Thread

  1. Re: The ability of postgres to determine loss of files of the main fork

    Jakub Wartak <jakub.wartak@enterprisedb.com> — 2025-10-01T12:05:53Z

    On Wed, Oct 1, 2025 at 1:46 PM Aleksander Alekseev
    <aleksander@tigerdata.com> wrote:
    >
    > Hi Jakub,
    >
    > > IMHO all files should be opened at least on startup to check integrity,
    >
    > That might be a lot of files to open.
    
    I was afraid of that, but let's say modern high-end is 200TB big DB,
    that's like 200*1024 1GB files, but I'm getting such time(1) timings
    for 204k files on ext4:
    
    $ time ./createfiles                      # real    0m2.157s, it's
    open(O_CREAT)+close()
    $ time ls -l many_files_dir/ > /dev/null # real    0m0.734s
    $ time ./openfiles                          # real    0m0.297s , for
    already existing ones (hot)
    $ time ./openfiles                          # real    0m1.456s , for
    already existing ones (cold, echo 3 > drop_caches sysctl)
    
    Not bad in my book as a one time activity.

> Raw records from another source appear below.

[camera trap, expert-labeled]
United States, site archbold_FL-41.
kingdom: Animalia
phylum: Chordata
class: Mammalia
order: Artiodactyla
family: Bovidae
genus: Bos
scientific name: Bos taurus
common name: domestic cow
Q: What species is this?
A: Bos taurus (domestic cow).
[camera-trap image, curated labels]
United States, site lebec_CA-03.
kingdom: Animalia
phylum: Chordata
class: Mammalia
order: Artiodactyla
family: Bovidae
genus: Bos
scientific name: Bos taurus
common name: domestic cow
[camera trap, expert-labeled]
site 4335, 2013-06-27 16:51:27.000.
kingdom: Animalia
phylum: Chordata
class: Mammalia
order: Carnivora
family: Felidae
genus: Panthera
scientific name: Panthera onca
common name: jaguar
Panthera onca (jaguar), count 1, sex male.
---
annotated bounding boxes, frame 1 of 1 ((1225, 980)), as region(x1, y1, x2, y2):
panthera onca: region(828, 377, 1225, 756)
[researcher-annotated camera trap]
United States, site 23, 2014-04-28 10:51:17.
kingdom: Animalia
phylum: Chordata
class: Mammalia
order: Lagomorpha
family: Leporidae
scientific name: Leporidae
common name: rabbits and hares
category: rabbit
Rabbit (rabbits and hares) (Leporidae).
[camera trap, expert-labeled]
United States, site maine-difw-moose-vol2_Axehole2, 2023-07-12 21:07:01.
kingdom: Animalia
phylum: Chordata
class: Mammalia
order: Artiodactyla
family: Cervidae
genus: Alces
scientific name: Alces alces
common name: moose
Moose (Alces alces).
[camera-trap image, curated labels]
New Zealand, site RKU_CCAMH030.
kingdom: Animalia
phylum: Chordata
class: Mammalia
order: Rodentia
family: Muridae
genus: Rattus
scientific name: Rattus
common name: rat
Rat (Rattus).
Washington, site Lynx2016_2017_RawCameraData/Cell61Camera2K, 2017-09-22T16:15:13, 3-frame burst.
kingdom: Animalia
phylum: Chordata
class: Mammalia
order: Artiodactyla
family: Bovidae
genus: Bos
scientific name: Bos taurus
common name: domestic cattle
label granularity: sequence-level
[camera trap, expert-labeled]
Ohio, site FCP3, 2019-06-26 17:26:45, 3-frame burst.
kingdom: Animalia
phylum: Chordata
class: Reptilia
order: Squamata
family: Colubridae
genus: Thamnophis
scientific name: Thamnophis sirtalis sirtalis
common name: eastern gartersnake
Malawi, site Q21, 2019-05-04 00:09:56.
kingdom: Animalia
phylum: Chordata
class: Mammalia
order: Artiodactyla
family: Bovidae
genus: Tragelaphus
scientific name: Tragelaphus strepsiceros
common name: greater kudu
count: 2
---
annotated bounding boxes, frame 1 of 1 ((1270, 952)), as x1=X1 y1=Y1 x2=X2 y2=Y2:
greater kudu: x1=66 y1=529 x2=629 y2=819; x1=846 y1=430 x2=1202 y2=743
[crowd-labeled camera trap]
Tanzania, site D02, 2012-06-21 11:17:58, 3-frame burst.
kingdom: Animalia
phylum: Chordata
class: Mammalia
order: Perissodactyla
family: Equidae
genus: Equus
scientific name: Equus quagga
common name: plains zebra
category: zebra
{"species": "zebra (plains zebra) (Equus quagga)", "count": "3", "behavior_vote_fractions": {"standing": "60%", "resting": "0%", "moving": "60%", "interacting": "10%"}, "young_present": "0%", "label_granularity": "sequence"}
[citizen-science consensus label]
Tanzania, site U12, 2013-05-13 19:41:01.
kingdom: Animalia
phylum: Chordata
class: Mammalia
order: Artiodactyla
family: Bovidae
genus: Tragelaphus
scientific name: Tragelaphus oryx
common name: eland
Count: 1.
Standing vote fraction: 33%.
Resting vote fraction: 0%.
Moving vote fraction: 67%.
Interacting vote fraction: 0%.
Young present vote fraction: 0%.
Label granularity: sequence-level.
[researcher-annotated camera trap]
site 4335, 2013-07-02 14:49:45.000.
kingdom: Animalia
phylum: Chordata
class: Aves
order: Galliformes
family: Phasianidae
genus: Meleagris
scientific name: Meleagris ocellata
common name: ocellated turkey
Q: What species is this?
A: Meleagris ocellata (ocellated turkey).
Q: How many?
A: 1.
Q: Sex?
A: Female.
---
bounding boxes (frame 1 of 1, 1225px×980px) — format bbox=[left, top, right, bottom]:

It could pose a problem
    potentially with some high latency open() calls, maybe NFS or
    something remote I guess.
    
    > Even if you can open a file it doesn't mean it's not empty
    
    Correct, I haven't investigated that rabbithole...
    
    > or is not corrupted.
    
    I think checksums guard users well in this case as they would get
    notified that stuff is wonky (much better than wrong result/silent
    data loss)
    
    -J.